Good Beginning and Mom Guilt

I. didn't fall asleep for 2 hours last night thanks to poopies moving down the intestional tract. I mean, who could fall asleep when you can feel the train moving down the track? It still frustrated me though because I knew today would be a tough day because she would be tired and I certainly didn't need a tougher day than the ones I've been dealing with.

This morning, I woke up to V.'s alarm at 2:30am, him getting up at 3:30 and then the garage door opening and closing around 4ish. Finally, I was able to fall back asleep to be woken up at 7am when the dog in the condo up the hill from us was unceremoniously dumped out on the patio and began registering its complaint. I didn't hear I. calling so I fell back asleep until 8am. Wow! Better yet, even when I nervously bounded out of bed, all was quiet in her room. Then I heard her whispering in her bed which is how she plays when she hasn't been awake for awhile. Hmmm...

So I sneaked downstairs for a quiet cup of coffee all by myself. I haven't had that privilege since the day after Christmas and it was SO nice. Here's the only thing - when I got I. up finally at 8:30 (woohoo, half an hour all to myself!), she said her stomach was hurting and then proceeded to eat basically nothing for breakfast. This may be normal for other kids but I. eats a lot of breakfast, and lunch and dinner for that matter.
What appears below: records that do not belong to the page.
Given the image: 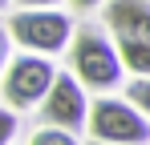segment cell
Masks as SVG:
<instances>
[{
  "mask_svg": "<svg viewBox=\"0 0 150 145\" xmlns=\"http://www.w3.org/2000/svg\"><path fill=\"white\" fill-rule=\"evenodd\" d=\"M69 65H73V72L81 77V85L93 89V93L118 89V81H122V72H126L118 40H110L93 24H77L73 45H69Z\"/></svg>",
  "mask_w": 150,
  "mask_h": 145,
  "instance_id": "6da1fadb",
  "label": "cell"
},
{
  "mask_svg": "<svg viewBox=\"0 0 150 145\" xmlns=\"http://www.w3.org/2000/svg\"><path fill=\"white\" fill-rule=\"evenodd\" d=\"M85 133H89L93 141H118V145L150 141V113H146V109H138L134 101L98 97V101H89Z\"/></svg>",
  "mask_w": 150,
  "mask_h": 145,
  "instance_id": "7a4b0ae2",
  "label": "cell"
},
{
  "mask_svg": "<svg viewBox=\"0 0 150 145\" xmlns=\"http://www.w3.org/2000/svg\"><path fill=\"white\" fill-rule=\"evenodd\" d=\"M77 24L65 16V12H57V8H16L12 16H8V32H12V40L28 52H45V56H57L61 48L69 45V36H73Z\"/></svg>",
  "mask_w": 150,
  "mask_h": 145,
  "instance_id": "3957f363",
  "label": "cell"
},
{
  "mask_svg": "<svg viewBox=\"0 0 150 145\" xmlns=\"http://www.w3.org/2000/svg\"><path fill=\"white\" fill-rule=\"evenodd\" d=\"M53 81H57L53 61H45V52H28L25 48L21 56L8 61L0 89H4V101H8L12 109H37V105L49 97Z\"/></svg>",
  "mask_w": 150,
  "mask_h": 145,
  "instance_id": "277c9868",
  "label": "cell"
},
{
  "mask_svg": "<svg viewBox=\"0 0 150 145\" xmlns=\"http://www.w3.org/2000/svg\"><path fill=\"white\" fill-rule=\"evenodd\" d=\"M41 113L49 125H61V129H81L89 121V97H85V85L77 72H57L49 97L41 101Z\"/></svg>",
  "mask_w": 150,
  "mask_h": 145,
  "instance_id": "5b68a950",
  "label": "cell"
},
{
  "mask_svg": "<svg viewBox=\"0 0 150 145\" xmlns=\"http://www.w3.org/2000/svg\"><path fill=\"white\" fill-rule=\"evenodd\" d=\"M105 28L114 36L150 40V4L146 0H105Z\"/></svg>",
  "mask_w": 150,
  "mask_h": 145,
  "instance_id": "8992f818",
  "label": "cell"
},
{
  "mask_svg": "<svg viewBox=\"0 0 150 145\" xmlns=\"http://www.w3.org/2000/svg\"><path fill=\"white\" fill-rule=\"evenodd\" d=\"M114 40H118L126 69L134 77H150V40H138V36H114Z\"/></svg>",
  "mask_w": 150,
  "mask_h": 145,
  "instance_id": "52a82bcc",
  "label": "cell"
},
{
  "mask_svg": "<svg viewBox=\"0 0 150 145\" xmlns=\"http://www.w3.org/2000/svg\"><path fill=\"white\" fill-rule=\"evenodd\" d=\"M73 141H77V133H73V129H61V125L33 133V145H73Z\"/></svg>",
  "mask_w": 150,
  "mask_h": 145,
  "instance_id": "ba28073f",
  "label": "cell"
},
{
  "mask_svg": "<svg viewBox=\"0 0 150 145\" xmlns=\"http://www.w3.org/2000/svg\"><path fill=\"white\" fill-rule=\"evenodd\" d=\"M126 97H130L138 109H146V113H150V77H134L130 89H126Z\"/></svg>",
  "mask_w": 150,
  "mask_h": 145,
  "instance_id": "9c48e42d",
  "label": "cell"
},
{
  "mask_svg": "<svg viewBox=\"0 0 150 145\" xmlns=\"http://www.w3.org/2000/svg\"><path fill=\"white\" fill-rule=\"evenodd\" d=\"M12 137H16V109H12V105H8V109L0 105V145L12 141Z\"/></svg>",
  "mask_w": 150,
  "mask_h": 145,
  "instance_id": "30bf717a",
  "label": "cell"
},
{
  "mask_svg": "<svg viewBox=\"0 0 150 145\" xmlns=\"http://www.w3.org/2000/svg\"><path fill=\"white\" fill-rule=\"evenodd\" d=\"M16 45V40H12V32H8V24H0V77H4V69H8V61H12V56H8V48Z\"/></svg>",
  "mask_w": 150,
  "mask_h": 145,
  "instance_id": "8fae6325",
  "label": "cell"
},
{
  "mask_svg": "<svg viewBox=\"0 0 150 145\" xmlns=\"http://www.w3.org/2000/svg\"><path fill=\"white\" fill-rule=\"evenodd\" d=\"M21 8H49V4H57V0H16Z\"/></svg>",
  "mask_w": 150,
  "mask_h": 145,
  "instance_id": "7c38bea8",
  "label": "cell"
},
{
  "mask_svg": "<svg viewBox=\"0 0 150 145\" xmlns=\"http://www.w3.org/2000/svg\"><path fill=\"white\" fill-rule=\"evenodd\" d=\"M73 8H98V4H105V0H69Z\"/></svg>",
  "mask_w": 150,
  "mask_h": 145,
  "instance_id": "4fadbf2b",
  "label": "cell"
},
{
  "mask_svg": "<svg viewBox=\"0 0 150 145\" xmlns=\"http://www.w3.org/2000/svg\"><path fill=\"white\" fill-rule=\"evenodd\" d=\"M4 4H8V0H0V8H4Z\"/></svg>",
  "mask_w": 150,
  "mask_h": 145,
  "instance_id": "5bb4252c",
  "label": "cell"
}]
</instances>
Now I'm wondering if she has a bug of some sort. And if she does, she's going to be pretty volatile as the day wears but I need to keep my cool especially if she isn't feeling well. There is nothing like losing your patience one day only to find out the next day that they acted that way because they were coming down with something. That scenario, at least for me, is the ultimate in mom guilt and I'm determined today not to set myself up for mom guilt tomorrow. Today's going to be a fingers crossed, tap dancing around meltdown triggers kind of day; I just feel it in my bones. The day's success will most likely not be measured by what got done or how much fun we had but by the simple fact that I. and I will both be alive and loving each other by the end of the day. Some days, that's the best you can hope for.